# GIVEN ENTRIES
++++++++++++++++++++

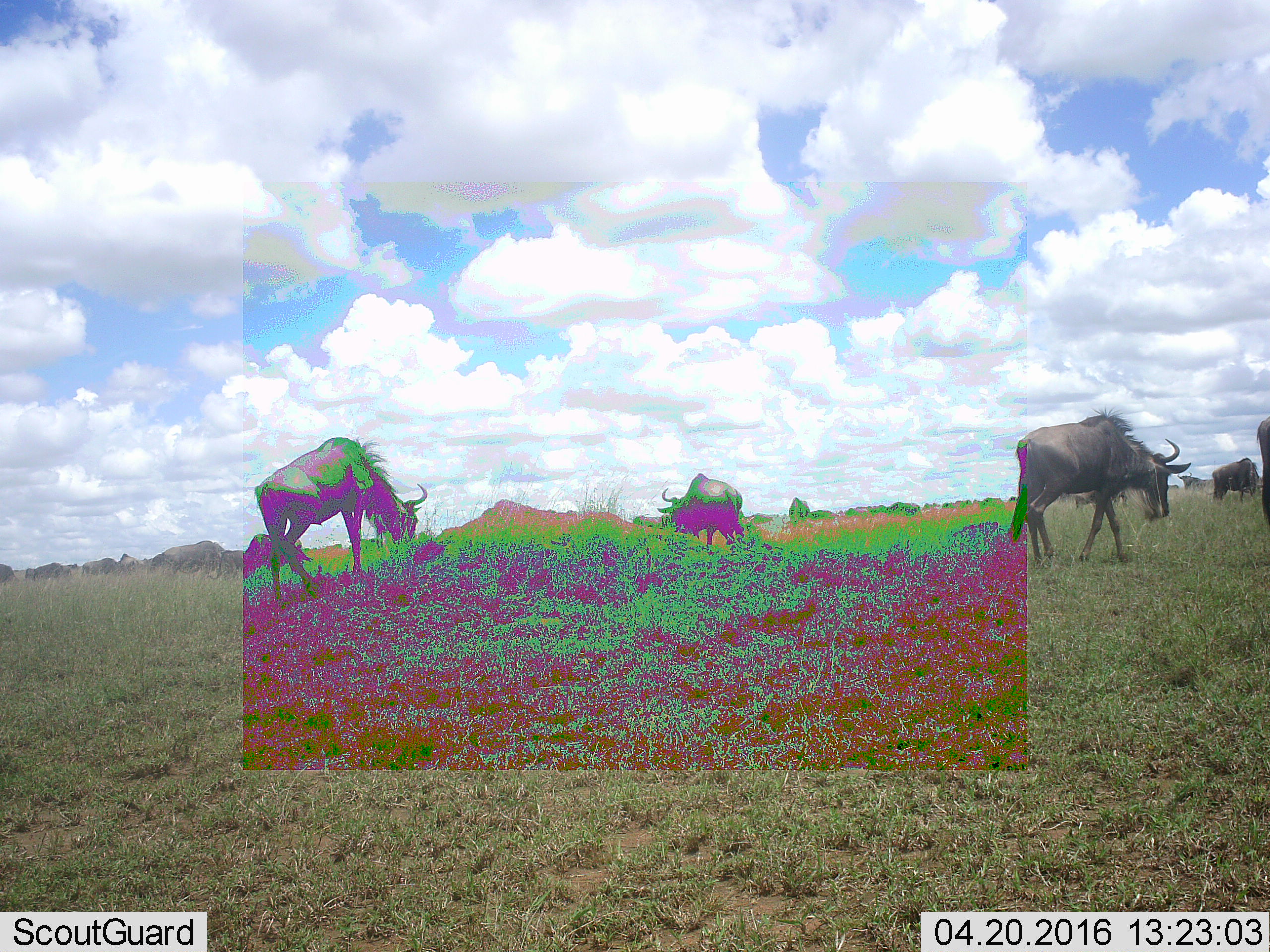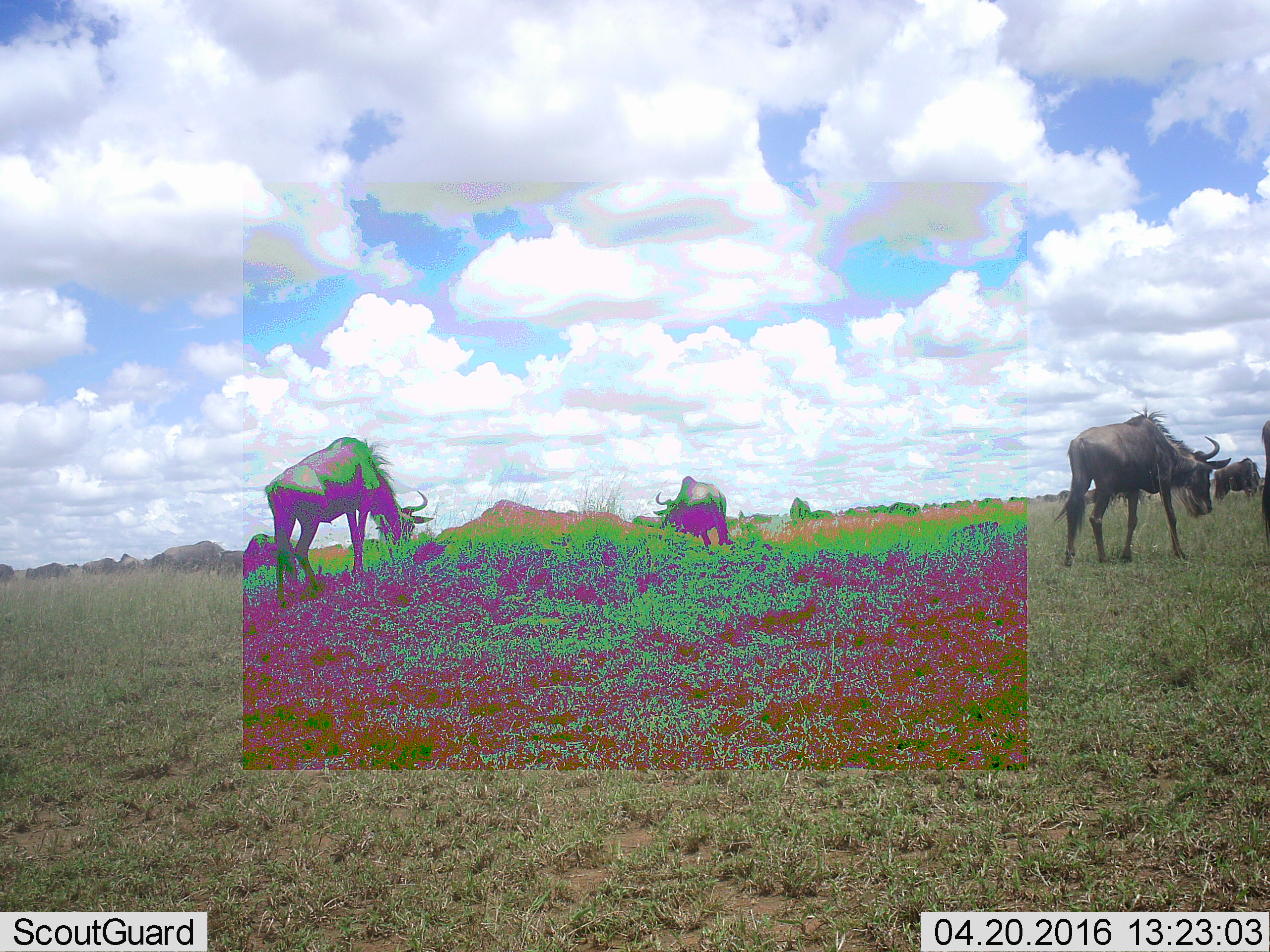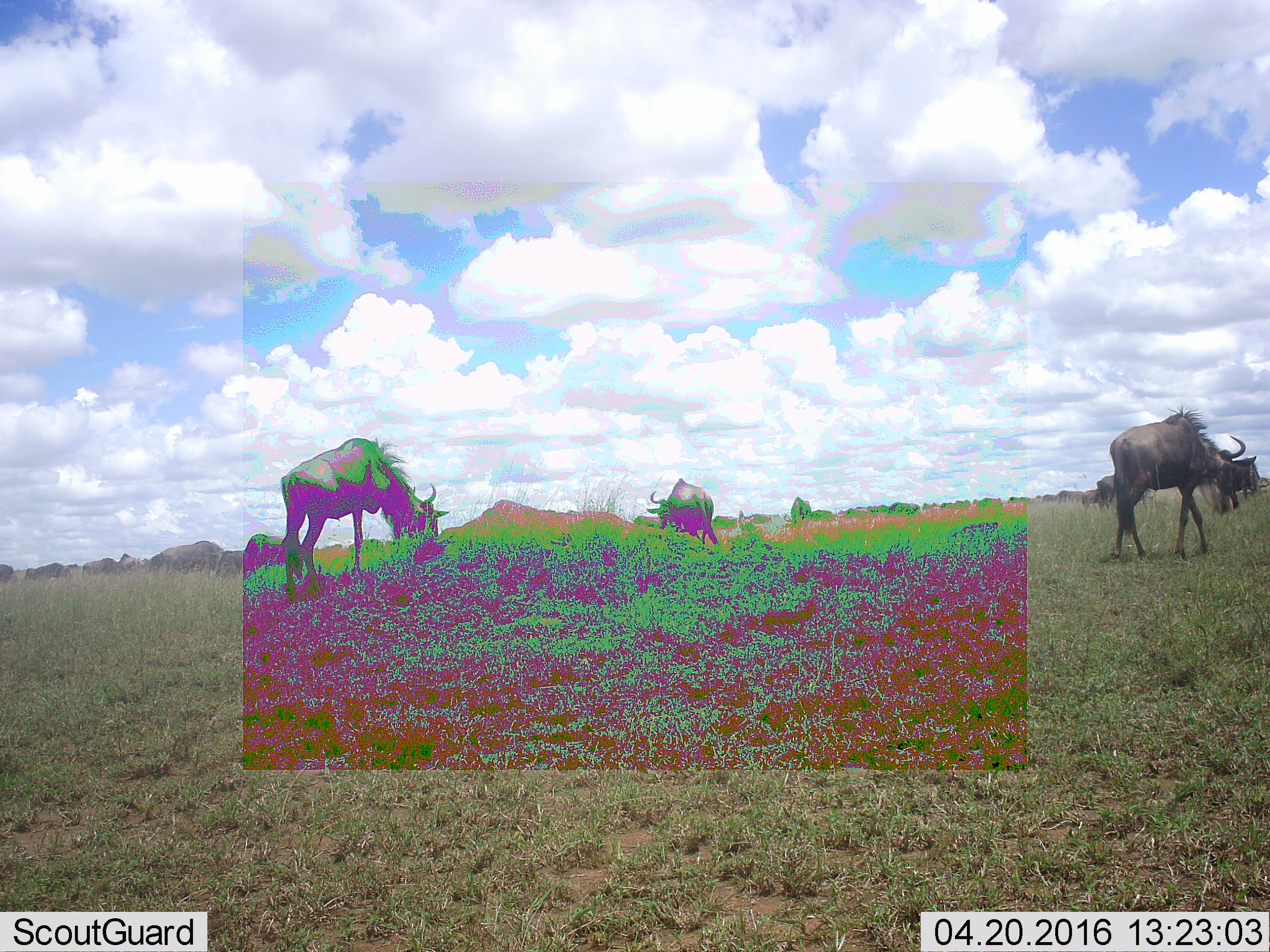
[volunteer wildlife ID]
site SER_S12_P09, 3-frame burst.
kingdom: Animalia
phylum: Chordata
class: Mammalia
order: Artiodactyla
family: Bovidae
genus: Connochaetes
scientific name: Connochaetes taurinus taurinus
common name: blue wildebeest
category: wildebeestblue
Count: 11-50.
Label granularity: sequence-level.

++++++++++++++++++++

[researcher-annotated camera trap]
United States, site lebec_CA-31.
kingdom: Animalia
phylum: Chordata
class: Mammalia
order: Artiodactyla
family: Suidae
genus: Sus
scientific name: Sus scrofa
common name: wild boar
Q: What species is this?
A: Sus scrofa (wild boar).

++++++++++++++++++++

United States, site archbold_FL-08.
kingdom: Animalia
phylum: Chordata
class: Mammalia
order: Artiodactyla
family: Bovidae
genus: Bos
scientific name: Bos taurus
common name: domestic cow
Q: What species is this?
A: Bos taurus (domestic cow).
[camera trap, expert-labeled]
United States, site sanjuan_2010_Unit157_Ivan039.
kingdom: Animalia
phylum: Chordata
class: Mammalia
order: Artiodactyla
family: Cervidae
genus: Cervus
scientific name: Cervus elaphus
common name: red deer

++++++++++++++++++++

Copy out, exactly and alone, the lines of the entries above between the ones holding "[volunteer wildlife ID]" and "Label granularity: sequence-level.", inclusive.

# EXPECTED ANSWER
[volunteer wildlife ID]
site SER_S12_P09, 3-frame burst.
kingdom: Animalia
phylum: Chordata
class: Mammalia
order: Artiodactyla
family: Bovidae
genus: Connochaetes
scientific name: Connochaetes taurinus taurinus
common name: blue wildebeest
category: wildebeestblue
Count: 11-50.
Label granularity: sequence-level.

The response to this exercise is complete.